• _Task item_
Leave out every picture, and output exactly the lines from the line containing "Monkey wrench Japanese brand TOP" through the last line of the data.

○ ○ ○ ○ ○

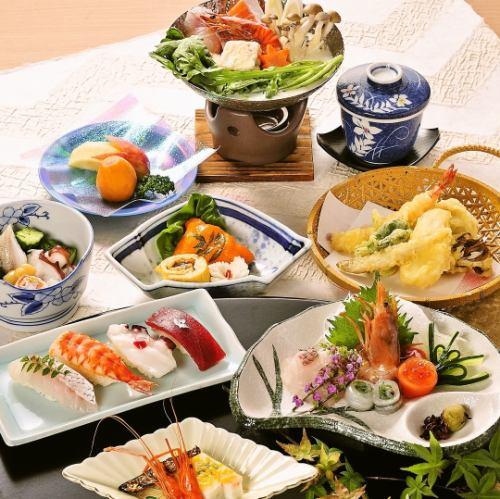 【産地直送の新鮮な海鮮】会席料理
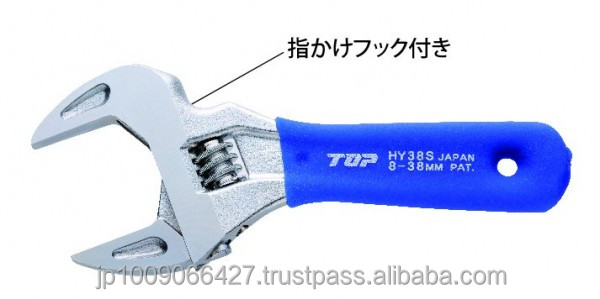Monkey wrench Japanese brand TOP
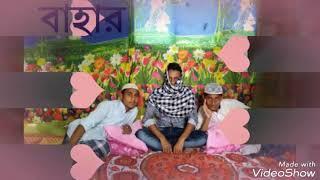 Bahar Uddin 98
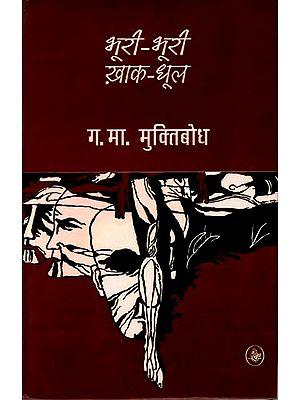 भूरी-भूरी ख़ाक-धुल: Bhuri-Bhuri Khak-Dhool (Collection of Hindi Poems)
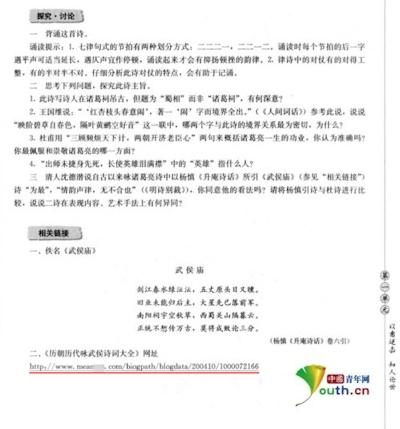 人教版《中国古代诗歌散文欣赏》课本第15页。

○ ○ ○ ○ ○

• _Response_
Monkey wrench Japanese brand TOP
 Bahar Uddin 98
 भूरी-भूरी ख़ाक-धुल: Bhuri-Bhuri Khak-Dhool (Collection of Hindi Poems)
 人教版《中国古代诗歌散文欣赏》课本第15页。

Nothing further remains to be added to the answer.